Problem to solve -
Reproduce the data below line for line without any changes, but leave out the pictures.

Provided information -
○ ○ ○ ○ ○ ○ ○
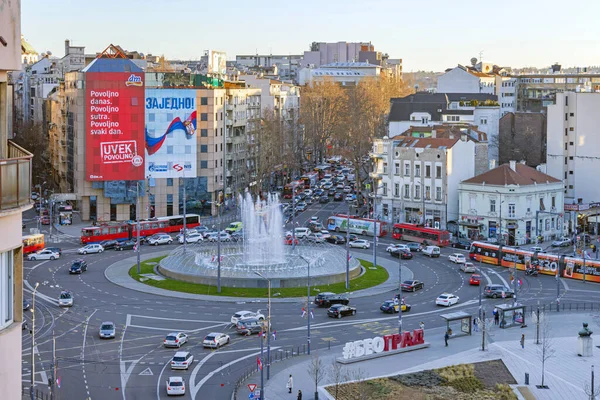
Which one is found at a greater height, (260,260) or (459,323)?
(260,260)

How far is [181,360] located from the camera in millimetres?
47750

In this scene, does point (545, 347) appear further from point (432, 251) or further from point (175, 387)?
point (432, 251)

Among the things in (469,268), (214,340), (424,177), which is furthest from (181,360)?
(424,177)

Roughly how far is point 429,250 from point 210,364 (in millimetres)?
41208

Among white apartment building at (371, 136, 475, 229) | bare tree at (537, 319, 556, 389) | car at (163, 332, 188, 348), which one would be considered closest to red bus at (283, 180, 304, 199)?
white apartment building at (371, 136, 475, 229)

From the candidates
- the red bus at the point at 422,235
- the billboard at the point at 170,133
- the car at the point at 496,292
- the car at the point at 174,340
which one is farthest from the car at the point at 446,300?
the billboard at the point at 170,133

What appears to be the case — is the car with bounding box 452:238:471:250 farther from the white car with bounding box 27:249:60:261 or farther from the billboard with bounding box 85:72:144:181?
the white car with bounding box 27:249:60:261

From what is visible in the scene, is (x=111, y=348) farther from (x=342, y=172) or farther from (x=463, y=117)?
(x=342, y=172)

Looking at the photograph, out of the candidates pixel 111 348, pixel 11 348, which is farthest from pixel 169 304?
pixel 11 348

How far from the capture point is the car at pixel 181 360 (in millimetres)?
47500

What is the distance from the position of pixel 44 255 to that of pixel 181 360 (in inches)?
1558

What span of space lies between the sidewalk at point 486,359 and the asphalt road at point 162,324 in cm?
211

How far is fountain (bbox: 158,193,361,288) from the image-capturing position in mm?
70625

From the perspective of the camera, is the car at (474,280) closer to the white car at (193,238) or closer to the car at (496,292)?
the car at (496,292)
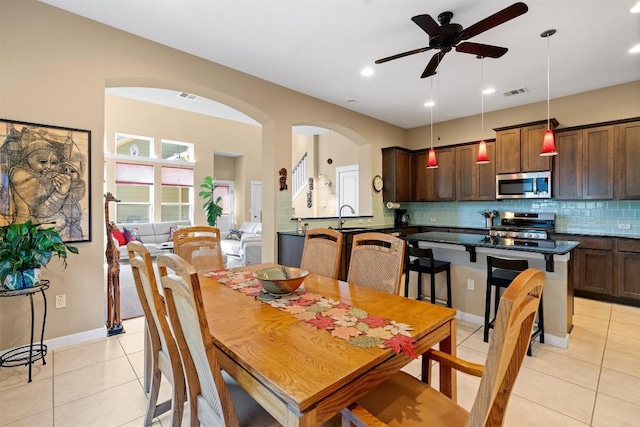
○ ○ ○ ○ ○ ○ ○
Output of the task -
Which one is found at a greater height, (260,260) or (459,323)?
(260,260)

How far is [181,360] located from the camera in millimetres?
47750

In this scene, does point (545, 347) appear further from point (432, 251) or further from point (175, 387)?
point (432, 251)

Among the things in (469,268), (214,340), (424,177), which is furthest from (181,360)?
(424,177)

Roughly how far is point 429,250 from point 210,364 (in millimetres)?
41208

Among white apartment building at (371, 136, 475, 229) | bare tree at (537, 319, 556, 389) | car at (163, 332, 188, 348), which one would be considered closest to red bus at (283, 180, 304, 199)?
white apartment building at (371, 136, 475, 229)

From the candidates
- the red bus at the point at 422,235
- the billboard at the point at 170,133
- the car at the point at 496,292
- the car at the point at 174,340
which one is farthest from the car at the point at 446,300?
the billboard at the point at 170,133

What appears to be the case — is the car with bounding box 452:238:471:250 farther from the white car with bounding box 27:249:60:261 or farther from the billboard with bounding box 85:72:144:181?
the white car with bounding box 27:249:60:261

From what is visible in the scene, is (x=111, y=348) farther from (x=342, y=172) or farther from (x=463, y=117)?
(x=342, y=172)

Looking at the photograph, out of the candidates pixel 111 348, pixel 11 348, which is farthest from pixel 169 304?
pixel 11 348

How far from the capture point is the car at pixel 181 360 (in millimetres)?
47500

What is the distance from the position of pixel 44 255 to that of pixel 181 360 (in inches)?
1558

What span of space lies between the sidewalk at point 486,359 and the asphalt road at point 162,324 in cm?
211

How far is fountain (bbox: 158,193,361,288) from the image-capturing position in mm?
70625

From the perspective of the camera, is the car at (474,280) closer to the white car at (193,238) or closer to the car at (496,292)?
the car at (496,292)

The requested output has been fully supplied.